I read a lot of blogs and articles about what it's like to be TS, the politics of being TS, the process of transitioning, etcetera, and I came to the conclusion long ago that life is pretty freaking hard being TS. Whether or not one's immediate friends and family accept this change rather than shunning her/him; whether or not the TS knew right away rather than keeping it a secret; whether or not the total transition took months instead of decades, being TS is quite possibly one of the worst ways to live until it's all done.

I am 100% on the side of all GID folk when it comes to equality in all facets of life. I hate the insensitivity the world has for "difference," and I simply can not comprehend how cruel people can be to one another and to all life. Whereas Natasha wrote about those I fondly refer to as "the others," I wanted to write about those within the GID community who seem to have some kind of superiority complex like "the others."

I have read repeatedly, and Natasha has been hurt repeatedly, by so many TS folk who chastise those who can't or don't transition immediately. It's as if these people have somehow either forgotten what it was like to have to live in the wrong body or had the blessed opportunity to transition without delay or reproach from their loved ones and so have no sympathy.

The worst thing about what's gong on with Natasha right now is that she is fighting so hard to find a middle ground to get her through the years (unless somebody wins the lottery) before she can fully transition. The fact of her limbo, and consequently my limbo, is not of her own choosing. It is an absolute necessity. She's lucky in that she can come home or go shopping as Natasha without worry; for so long she lived like a lot of TS folk who tried to live in both worlds happily for the sake of their loved ones. Natasha doesn't have to do that anymore, but she does have to do it so that she can keep her job. Believe it or not, there are places in the world, like Arizona, where you can indeed be fired if a parent finds out and is "uncomfortable" about it, regardless of whether or not a person is presenting.

A person with GID who is diagnosed as being TS can, in fact, CHOOSE not to transition. Unlike a TG person, that choice becomes immensely painful sooner or later. Yet, some fight it and continue in their "natural" bodies... all for the sake of keeping their marriage, children, job secure and happy. At some point, it might become unbearable and all too often, that person chooses to end his or her life. Without blaming anyone here - since everyone's situations are different - what we can say for certain is that the person's choice not to transition does not make him or her any less a "true" Transsexual. Anyone who dares to make that claim is simply not a "true" human being in the spiritual sense of the term.

The definition of Transsexual does not include the fact of transitioning.
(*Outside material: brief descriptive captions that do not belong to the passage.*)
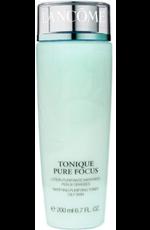 Lancome Pure focus tonico, 200 ml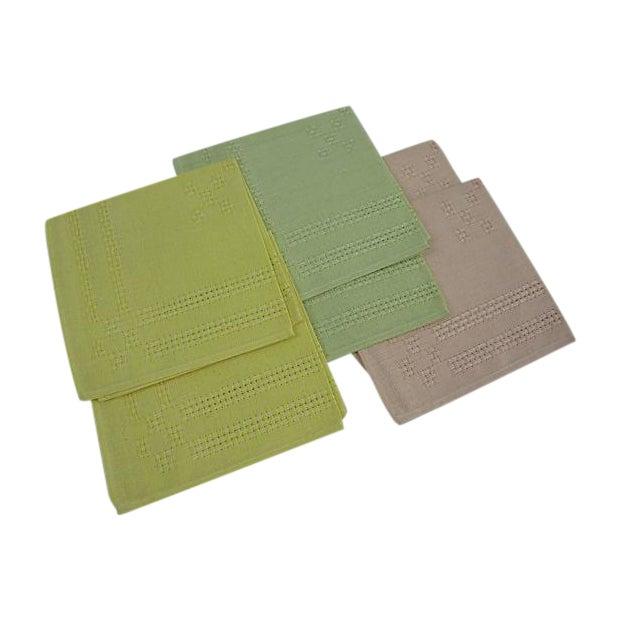 German Pastel Napkins - Set of 6 - Image 1 of 5
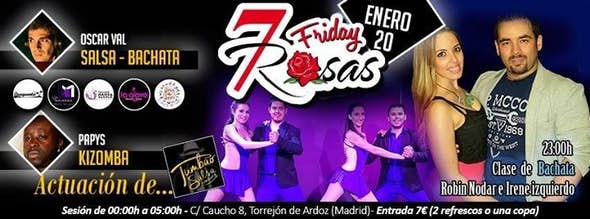 Friday 20th january in 7 ROSAS Salsa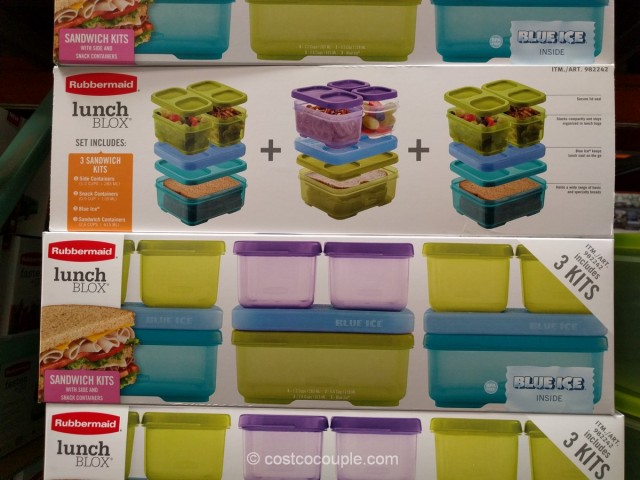 Rubbermaid Lunch Blox Kit Costco 2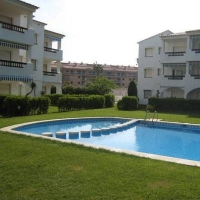 Apartment Nautic Golf Playa De Pals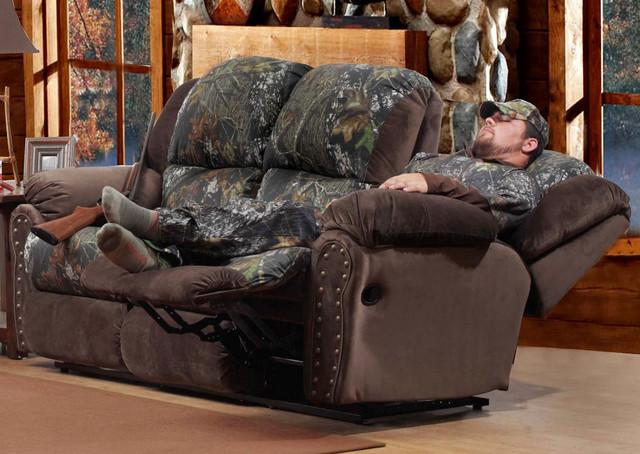Littleton Rustic Lodge Reclining Sofa Sofas By Modern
It does say that the person has a strong desire to transition into the matching body. What one does with that desire does not diminish the truth of the situation in any way, and to say that it does just shows that even within a small community such as this, there are people who are as heartless, selfish and judgmental as anywhere else. The truth is that not everyone is as lucky as those who get what they need right away. The truth is that not everyone has health insurance that will cover the procedure or the cash lying around to pay out of pocket. Perhaps those that do have that kind of money should start a foundation for those who do not so that people like my... esposa (I'll write about that later)... can complete the transition without delay (well, as soon as she doesn't have to be a public school teacher to help pay the bills anymore).

Instead of fracturing the community with useless superiority complexes over who has transitioned and who has not or can't, this community in particular needs to unite so that everyone here can get what they need. Truthfully, I don't have much faith in humanity; I have seen a lot throughout my life to support my view. But come on! We're talking about a small but growing group of people in serious need of help that it is not getting. I have seen humanitarian acts, mainly in times of crisis. All of you who have not yet fully transitioned are in a CONSTANT state of crisis. Those who have made it to the other side should be holding your hands out to help pull through those who are still suffering.

In-fighting solves nothing. All it does is make those stuck in purgatory feel that much more alone and hurt.

You are doing it to Natasha, which means you're dong it to me. I don't take kindly to those who hurt my family.

13 comments:

Anonymous said...

I hope I have always been supportive of Natasha in sticking to her timeline. I only hope that it doesn't break her--and you, and your family. As difficult as transition is, either holding off or not doing it at all seems to me to be even more difficult. So how could I be a compassionate person without being supportive?

I know people who are holding off entirely, and might for their entire lives. I have no doubt that even though they are able to resist transition, they still suffer from the same condition to compelled me to go ahead.

If I have ever implied otherwise, I apologize.

Marni said...

Hi Ariel,

I wasn't thinking of specific people as I wrote, but you have been extremely supportive. I would never have thought of you. :-)

Kathryn Dumke said...

I am in the same position as Natasha. I am currently on a track that will finally see me living full time as a woman at the end of this year and the stretch of road before me looks very bleak indeed until then. I am with you, it hurts and sometimes sets you in tail spin when your motives are questioned and you're being told you don't amount to being a real transsexual hill of beans.

So I know what she is going through and please tell her from me that in my eyes she is one of my real transsexuals I look to in this journey of mine.

Anne said...

Casey

Like Ariel, I am sincerely sorry if I have caused you or Natasha any unwarranted angst or pain. I am aware that I do have a somewhat of a "tough love" approach, and I stand guilty as charged of telling people to "quit there whinning, and just, suck it up".

On the other hand I have also stated that I stand in total awe of the pure raw courage and plainly unbelievable tolerance for what has to be, (at least for me, unimaginable), pain.

Believe me when I say that despite the risks that I took in taking the steps that I did when I was so very young, I did that because I could no longer stand the pain. I new that if I did not 'give in' and submit to the inevitable then, that I would not survive. I was AFRAID that I would not, could not survive, or tat if I did, I would be lying to myself and to anybody else that I might try to include in my hopeful delusion that I was a man.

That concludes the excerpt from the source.